------ Texto para leitura

Nunca falar do erro, mas procurar sempre o porquê: esta é a verdadeira novidade proposta por Francisco
Roma, 23 de Setembro de 2013
Alguns interpretaram errado as palavras do papa em sua
entrevista à Civiltà Cattolica e já saíram comentando que "o papa abre a
Igreja para isso e para aquilo", ou que "o papa não fala mais de
bioética". Errado. O papa fala de abraçar aqueles que erram. Mas com o
esforço de reconstrução de um "eu" do homem ocidental, destruído e
empobrecido, porque seria absurdo apontar o dedo quando o desastre está
dentro de nós.

------------

Instruções >>
[1] Liste todas as expressões que aparecem entre aspas no texto sobre as palavras do papa.
[2] Transcreva do texto sobre as palavras do papa o trecho que vai de "Nunca falar do" até "dentro de nós.".

------ Dados fornecidos

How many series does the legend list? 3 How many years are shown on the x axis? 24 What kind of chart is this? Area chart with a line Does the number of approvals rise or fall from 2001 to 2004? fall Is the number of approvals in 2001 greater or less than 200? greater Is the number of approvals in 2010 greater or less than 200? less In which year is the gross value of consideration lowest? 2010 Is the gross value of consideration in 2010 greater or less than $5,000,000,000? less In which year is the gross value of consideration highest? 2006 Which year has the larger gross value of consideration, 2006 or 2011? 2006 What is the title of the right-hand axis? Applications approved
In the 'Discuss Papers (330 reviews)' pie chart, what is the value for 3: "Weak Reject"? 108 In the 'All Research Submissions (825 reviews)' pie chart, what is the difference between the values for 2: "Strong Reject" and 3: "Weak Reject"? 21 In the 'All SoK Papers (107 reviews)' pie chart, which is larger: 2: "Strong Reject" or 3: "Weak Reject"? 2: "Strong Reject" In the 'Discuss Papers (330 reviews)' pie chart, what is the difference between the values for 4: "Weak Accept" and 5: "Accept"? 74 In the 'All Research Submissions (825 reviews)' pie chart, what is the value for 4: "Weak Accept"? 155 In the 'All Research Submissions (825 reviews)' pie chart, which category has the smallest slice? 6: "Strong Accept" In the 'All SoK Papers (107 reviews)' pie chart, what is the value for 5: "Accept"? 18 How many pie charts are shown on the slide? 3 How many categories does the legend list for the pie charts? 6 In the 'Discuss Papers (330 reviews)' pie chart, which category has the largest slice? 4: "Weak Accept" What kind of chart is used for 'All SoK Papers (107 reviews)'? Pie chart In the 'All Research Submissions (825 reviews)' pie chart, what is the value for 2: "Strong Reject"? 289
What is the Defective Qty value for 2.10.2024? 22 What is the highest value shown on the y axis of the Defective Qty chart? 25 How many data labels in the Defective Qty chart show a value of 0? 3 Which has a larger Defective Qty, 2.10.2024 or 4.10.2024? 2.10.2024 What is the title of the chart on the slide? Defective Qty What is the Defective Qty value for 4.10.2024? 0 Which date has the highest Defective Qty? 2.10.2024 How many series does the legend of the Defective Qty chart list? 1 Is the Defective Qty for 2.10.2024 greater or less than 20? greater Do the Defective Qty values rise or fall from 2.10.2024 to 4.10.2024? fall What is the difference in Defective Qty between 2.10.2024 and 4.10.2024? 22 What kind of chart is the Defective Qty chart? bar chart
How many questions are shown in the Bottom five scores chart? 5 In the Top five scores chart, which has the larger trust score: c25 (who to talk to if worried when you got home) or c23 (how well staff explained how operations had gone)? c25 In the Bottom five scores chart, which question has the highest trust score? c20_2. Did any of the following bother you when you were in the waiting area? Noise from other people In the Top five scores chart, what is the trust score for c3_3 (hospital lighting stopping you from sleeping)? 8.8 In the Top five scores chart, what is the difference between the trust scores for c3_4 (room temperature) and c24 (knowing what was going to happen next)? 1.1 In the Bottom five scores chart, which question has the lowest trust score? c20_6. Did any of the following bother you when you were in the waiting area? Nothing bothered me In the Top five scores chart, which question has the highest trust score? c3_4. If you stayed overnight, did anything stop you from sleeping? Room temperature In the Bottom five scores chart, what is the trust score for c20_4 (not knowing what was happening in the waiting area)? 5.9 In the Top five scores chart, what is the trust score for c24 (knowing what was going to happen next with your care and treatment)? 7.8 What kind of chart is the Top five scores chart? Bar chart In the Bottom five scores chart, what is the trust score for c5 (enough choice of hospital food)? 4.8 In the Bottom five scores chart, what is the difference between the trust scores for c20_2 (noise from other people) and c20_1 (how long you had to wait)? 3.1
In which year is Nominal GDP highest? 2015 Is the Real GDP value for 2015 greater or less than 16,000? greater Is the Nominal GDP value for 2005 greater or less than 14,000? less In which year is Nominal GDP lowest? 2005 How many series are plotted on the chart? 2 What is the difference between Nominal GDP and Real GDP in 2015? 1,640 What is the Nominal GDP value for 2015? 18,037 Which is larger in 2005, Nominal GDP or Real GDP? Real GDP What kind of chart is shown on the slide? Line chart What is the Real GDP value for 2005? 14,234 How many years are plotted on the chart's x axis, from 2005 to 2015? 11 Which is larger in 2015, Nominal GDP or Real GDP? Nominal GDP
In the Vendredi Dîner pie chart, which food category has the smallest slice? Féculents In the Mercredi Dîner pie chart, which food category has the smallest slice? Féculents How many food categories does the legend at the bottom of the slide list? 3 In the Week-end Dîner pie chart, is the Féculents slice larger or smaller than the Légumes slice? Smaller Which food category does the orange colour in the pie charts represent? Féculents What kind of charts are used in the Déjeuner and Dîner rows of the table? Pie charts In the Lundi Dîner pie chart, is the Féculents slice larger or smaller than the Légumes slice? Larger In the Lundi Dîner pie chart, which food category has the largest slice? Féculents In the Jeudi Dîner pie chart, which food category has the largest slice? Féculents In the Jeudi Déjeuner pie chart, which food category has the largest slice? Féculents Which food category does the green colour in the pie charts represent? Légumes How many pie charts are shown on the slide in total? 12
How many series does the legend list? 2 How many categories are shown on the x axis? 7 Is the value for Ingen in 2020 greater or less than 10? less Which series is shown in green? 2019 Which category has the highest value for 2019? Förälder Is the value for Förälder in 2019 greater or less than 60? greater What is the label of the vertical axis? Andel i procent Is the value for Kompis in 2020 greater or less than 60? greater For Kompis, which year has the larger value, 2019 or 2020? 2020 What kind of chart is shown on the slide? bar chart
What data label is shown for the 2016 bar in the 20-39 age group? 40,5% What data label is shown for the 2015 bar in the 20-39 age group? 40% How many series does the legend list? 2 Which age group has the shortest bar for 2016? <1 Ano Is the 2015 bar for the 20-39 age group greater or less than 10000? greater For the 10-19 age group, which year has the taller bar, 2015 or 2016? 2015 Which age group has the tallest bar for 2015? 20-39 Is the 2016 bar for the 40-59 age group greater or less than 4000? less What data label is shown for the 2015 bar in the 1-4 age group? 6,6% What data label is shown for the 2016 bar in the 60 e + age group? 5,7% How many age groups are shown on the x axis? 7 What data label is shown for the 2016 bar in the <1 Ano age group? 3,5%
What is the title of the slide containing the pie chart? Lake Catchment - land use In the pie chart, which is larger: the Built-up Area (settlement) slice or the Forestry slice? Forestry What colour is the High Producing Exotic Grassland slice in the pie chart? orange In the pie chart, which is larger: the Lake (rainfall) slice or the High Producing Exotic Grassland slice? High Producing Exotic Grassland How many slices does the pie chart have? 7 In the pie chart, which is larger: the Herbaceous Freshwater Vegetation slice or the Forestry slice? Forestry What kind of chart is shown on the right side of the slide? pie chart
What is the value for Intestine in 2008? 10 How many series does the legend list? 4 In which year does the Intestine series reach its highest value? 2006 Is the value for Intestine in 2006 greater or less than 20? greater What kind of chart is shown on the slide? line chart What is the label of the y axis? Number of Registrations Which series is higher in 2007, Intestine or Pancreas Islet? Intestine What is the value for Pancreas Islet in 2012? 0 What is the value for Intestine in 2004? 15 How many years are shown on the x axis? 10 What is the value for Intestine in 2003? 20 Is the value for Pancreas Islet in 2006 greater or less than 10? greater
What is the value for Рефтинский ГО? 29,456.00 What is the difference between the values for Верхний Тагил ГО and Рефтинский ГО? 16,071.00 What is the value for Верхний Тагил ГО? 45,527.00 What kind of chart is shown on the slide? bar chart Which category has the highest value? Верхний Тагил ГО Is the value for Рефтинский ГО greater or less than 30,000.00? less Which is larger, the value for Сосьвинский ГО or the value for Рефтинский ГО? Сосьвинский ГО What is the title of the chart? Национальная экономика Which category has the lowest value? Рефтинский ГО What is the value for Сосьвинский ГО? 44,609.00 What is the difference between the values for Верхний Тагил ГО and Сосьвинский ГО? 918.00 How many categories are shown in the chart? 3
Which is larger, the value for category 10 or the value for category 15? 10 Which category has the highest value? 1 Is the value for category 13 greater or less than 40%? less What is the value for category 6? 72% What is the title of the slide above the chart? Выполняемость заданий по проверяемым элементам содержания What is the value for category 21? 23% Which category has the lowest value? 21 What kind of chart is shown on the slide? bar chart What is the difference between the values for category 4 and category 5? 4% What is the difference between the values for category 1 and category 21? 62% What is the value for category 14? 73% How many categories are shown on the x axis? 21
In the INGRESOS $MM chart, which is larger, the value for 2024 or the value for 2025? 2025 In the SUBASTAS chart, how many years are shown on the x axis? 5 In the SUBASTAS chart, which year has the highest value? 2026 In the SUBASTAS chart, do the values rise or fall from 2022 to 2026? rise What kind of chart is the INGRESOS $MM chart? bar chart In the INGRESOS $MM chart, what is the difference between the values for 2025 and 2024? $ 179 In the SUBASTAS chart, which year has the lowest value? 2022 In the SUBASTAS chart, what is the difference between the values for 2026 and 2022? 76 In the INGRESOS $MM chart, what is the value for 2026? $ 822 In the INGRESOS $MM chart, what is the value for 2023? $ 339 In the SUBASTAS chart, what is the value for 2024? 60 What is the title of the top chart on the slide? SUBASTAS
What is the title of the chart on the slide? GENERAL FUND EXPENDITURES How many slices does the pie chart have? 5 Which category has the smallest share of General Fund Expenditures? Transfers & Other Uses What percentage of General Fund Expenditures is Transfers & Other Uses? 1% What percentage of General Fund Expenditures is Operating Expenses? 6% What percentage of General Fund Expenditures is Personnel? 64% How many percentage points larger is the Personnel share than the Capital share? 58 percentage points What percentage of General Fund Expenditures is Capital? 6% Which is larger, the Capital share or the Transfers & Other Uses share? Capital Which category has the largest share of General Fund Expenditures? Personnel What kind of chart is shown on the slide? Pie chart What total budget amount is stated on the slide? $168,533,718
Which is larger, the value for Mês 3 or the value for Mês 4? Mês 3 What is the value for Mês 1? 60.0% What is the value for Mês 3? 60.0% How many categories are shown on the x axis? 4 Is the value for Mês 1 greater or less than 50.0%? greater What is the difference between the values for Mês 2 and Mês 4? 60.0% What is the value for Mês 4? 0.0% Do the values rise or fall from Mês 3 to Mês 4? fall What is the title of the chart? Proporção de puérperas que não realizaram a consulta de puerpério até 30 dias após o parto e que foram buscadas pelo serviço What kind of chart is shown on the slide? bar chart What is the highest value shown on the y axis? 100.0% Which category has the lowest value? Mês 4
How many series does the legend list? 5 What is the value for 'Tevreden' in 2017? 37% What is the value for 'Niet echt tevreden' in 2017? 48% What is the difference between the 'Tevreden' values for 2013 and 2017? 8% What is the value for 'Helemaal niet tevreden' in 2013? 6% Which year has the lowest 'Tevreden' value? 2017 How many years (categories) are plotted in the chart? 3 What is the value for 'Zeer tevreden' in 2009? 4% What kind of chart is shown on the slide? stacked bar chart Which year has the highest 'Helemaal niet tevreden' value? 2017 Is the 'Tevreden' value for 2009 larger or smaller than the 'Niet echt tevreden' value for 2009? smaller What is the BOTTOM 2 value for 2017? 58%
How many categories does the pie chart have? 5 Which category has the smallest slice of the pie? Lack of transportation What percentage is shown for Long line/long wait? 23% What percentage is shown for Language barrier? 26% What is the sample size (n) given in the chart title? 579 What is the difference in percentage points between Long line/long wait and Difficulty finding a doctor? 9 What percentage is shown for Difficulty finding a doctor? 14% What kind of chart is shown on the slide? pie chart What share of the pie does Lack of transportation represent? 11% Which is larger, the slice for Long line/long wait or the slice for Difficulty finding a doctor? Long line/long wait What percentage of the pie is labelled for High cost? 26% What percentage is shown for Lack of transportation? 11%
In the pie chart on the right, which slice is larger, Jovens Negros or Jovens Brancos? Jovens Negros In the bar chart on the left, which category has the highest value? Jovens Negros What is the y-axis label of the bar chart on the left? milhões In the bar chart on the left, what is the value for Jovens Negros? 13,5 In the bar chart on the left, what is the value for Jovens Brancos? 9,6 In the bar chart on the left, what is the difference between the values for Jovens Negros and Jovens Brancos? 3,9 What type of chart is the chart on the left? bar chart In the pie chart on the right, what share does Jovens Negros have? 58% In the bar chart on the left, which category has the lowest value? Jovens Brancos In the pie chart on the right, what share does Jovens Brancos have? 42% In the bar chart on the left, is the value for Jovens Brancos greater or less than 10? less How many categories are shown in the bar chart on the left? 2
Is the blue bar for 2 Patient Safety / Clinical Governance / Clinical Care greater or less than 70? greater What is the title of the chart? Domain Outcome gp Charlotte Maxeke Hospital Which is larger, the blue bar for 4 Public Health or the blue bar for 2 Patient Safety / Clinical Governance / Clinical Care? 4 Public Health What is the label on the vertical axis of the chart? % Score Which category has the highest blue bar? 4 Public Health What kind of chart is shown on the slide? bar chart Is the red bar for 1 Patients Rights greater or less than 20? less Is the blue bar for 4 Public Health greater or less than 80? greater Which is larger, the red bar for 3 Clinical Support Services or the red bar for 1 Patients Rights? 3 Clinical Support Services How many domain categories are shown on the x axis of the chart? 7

------------

Lista de respostas >>
[1]
"o papa abre a Igreja para isso e para aquilo"
"o papa não fala mais de bioética"
"eu"

[2]
Nunca falar do erro, mas procurar sempre o porquê: esta é a verdadeira novidade proposta por Francisco
Roma, 23 de Setembro de 2013
Alguns interpretaram errado as palavras do papa em sua
entrevista à Civiltà Cattolica e já saíram comentando que "o papa abre a
Igreja para isso e para aquilo", ou que "o papa não fala mais de
bioética". Errado. O papa fala de abraçar aqueles que erram. Mas com o
esforço de reconstrução de um "eu" do homem ocidental, destruído e
empobrecido, porque seria absurdo apontar o dedo quando o desastre está
dentro de nós.